TopSequence a1, a2, a3, a4 ……. an is called an Arithmetic Progression if there exists a common difference 'd' between consecutive Numbers and this common difference is constant, a2 = a1 + d ,…. an = an-1 + d . Here a1 is first term, a2 is second term, a3 is third term, an is last term of series and d = second term – first term, (d = a2 - a1) of given series which is called common difference of Arithmetic progression. as longest arithmetic progression is sequence of n th term from end. Let there be an A.P with first term 'a' and common difference 'd', if there are 'm' terms in A.P.
then nth term from end = (m - n + 1) th term,
nth term from end = am-n + 1,
nth term from end = a +(m - n + 1 – 1)d,
nth term from end = a +(m – n) d,
Also if 'l' is the last term of A.P, then nth term from the end is the term of an A.P. whose first term is 'l' and common difference is '-d'.
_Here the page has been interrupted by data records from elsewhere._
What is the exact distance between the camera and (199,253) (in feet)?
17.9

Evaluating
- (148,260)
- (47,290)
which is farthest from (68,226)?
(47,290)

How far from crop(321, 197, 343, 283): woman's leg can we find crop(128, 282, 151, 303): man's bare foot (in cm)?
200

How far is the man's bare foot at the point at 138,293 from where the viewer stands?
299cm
N th term from end = last term + (n – 1)(-d),
N th term from end = l – (n - 1) d.
Suppose we have 6th term from the end of A.P. 17,14, 11 ,…..-40.
Then 'l' is last term = -40 and 'd' is common difference = -3, so 6th term from end = l – (6 - 1)d = -40 -5 x -3 = -25 this is the longest arithmetic progression.
We can solve other longest Arithmetic progression problems using above formula.